* [Goal of the exercise] In the entries, find all lines that hold the word "United" and copy them.

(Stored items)
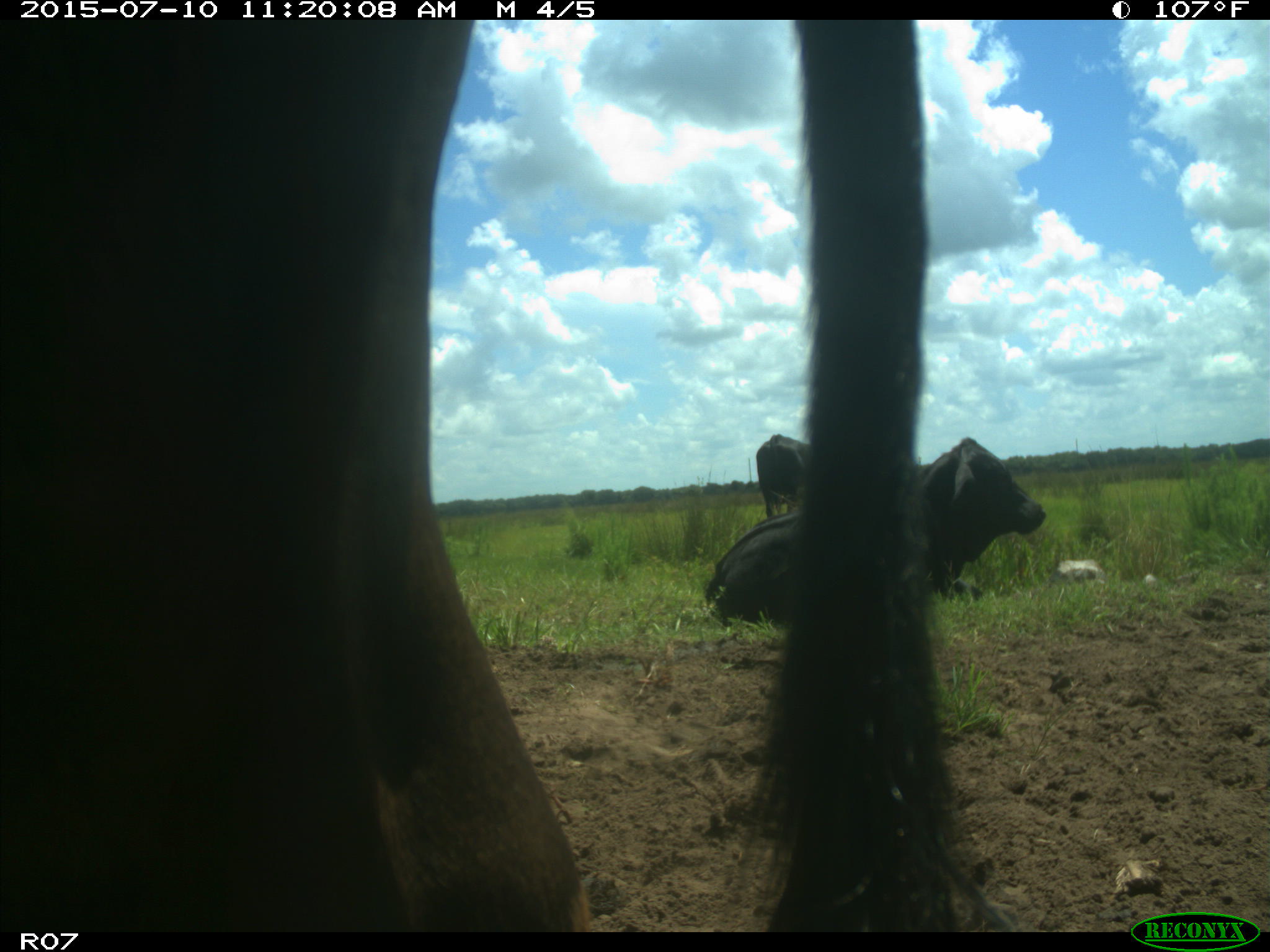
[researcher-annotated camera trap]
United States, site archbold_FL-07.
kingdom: Animalia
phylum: Chordata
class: Mammalia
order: Artiodactyla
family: Bovidae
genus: Bos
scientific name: Bos taurus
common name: domestic cow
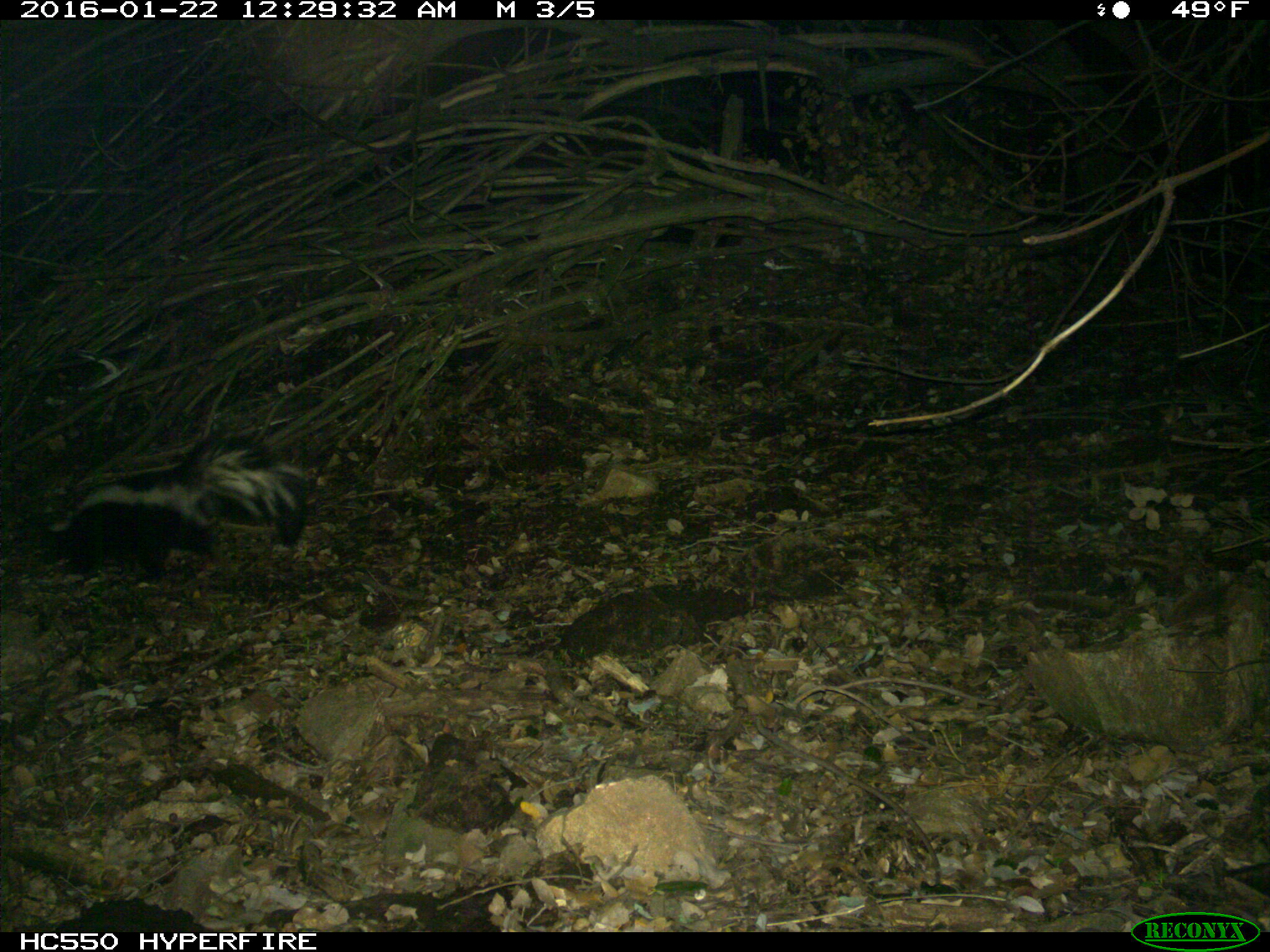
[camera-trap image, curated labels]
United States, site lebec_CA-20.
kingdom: Animalia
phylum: Chordata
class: Mammalia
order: Carnivora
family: Mephitidae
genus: Mephitis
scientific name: Mephitis mephitis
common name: striped skunk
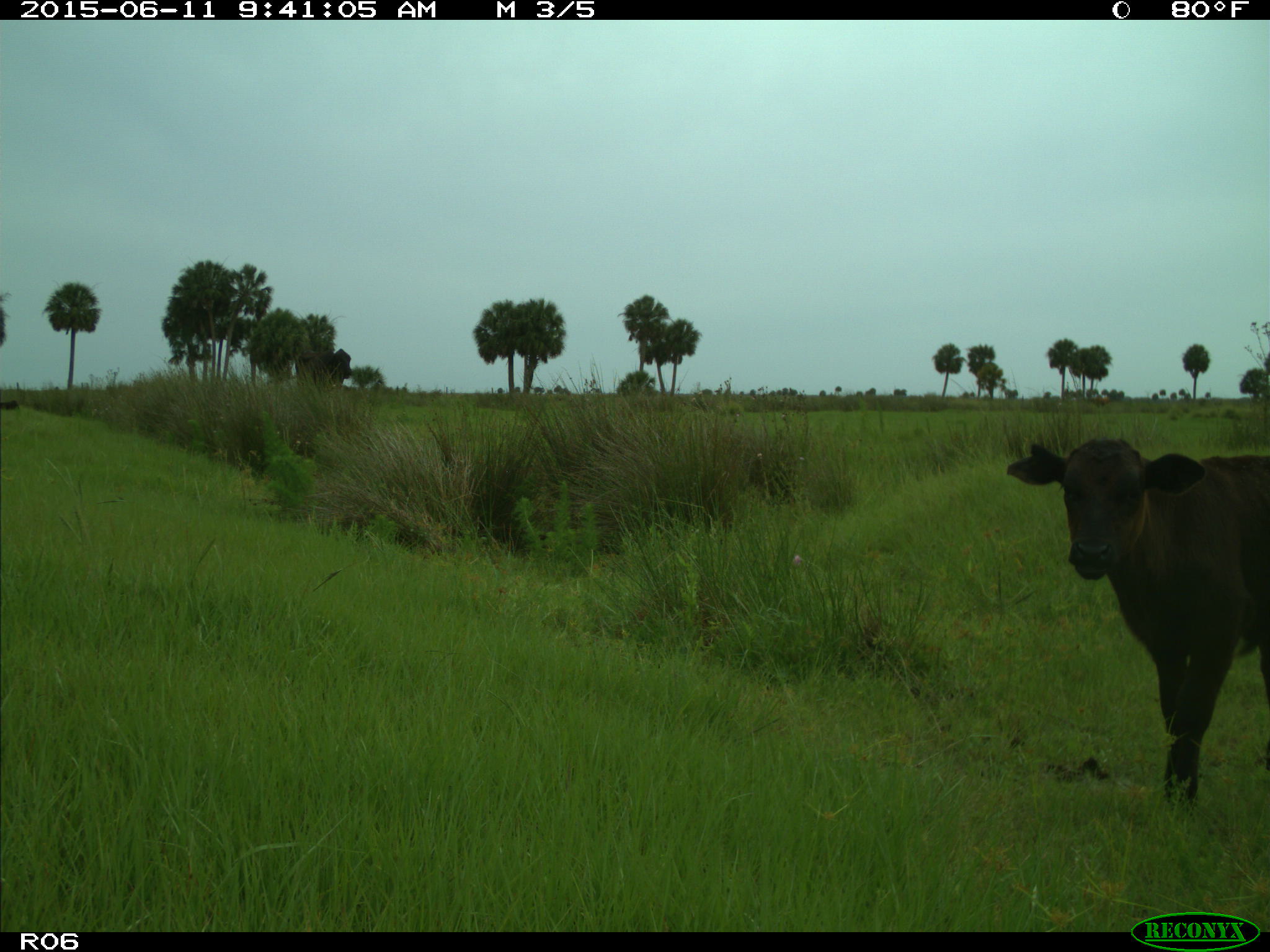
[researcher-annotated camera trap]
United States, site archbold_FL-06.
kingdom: Animalia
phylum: Chordata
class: Mammalia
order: Artiodactyla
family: Bovidae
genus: Bos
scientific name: Bos taurus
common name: domestic cow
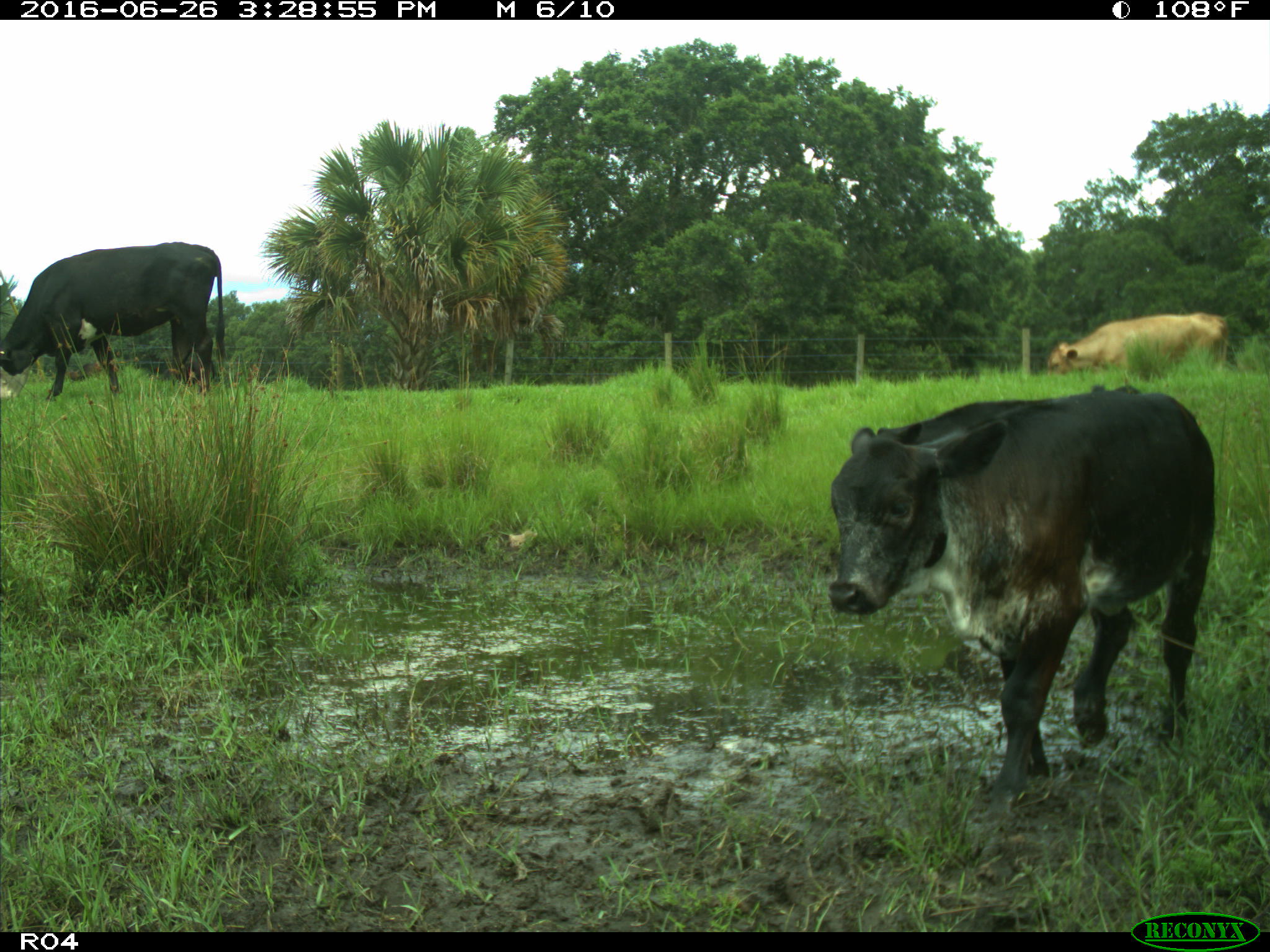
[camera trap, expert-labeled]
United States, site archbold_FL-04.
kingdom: Animalia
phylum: Chordata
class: Mammalia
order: Artiodactyla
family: Bovidae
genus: Bos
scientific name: Bos taurus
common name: domestic cow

* [Task output]
United States, site archbold_FL-07.
United States, site lebec_CA-20.
United States, site archbold_FL-06.
United States, site archbold_FL-04.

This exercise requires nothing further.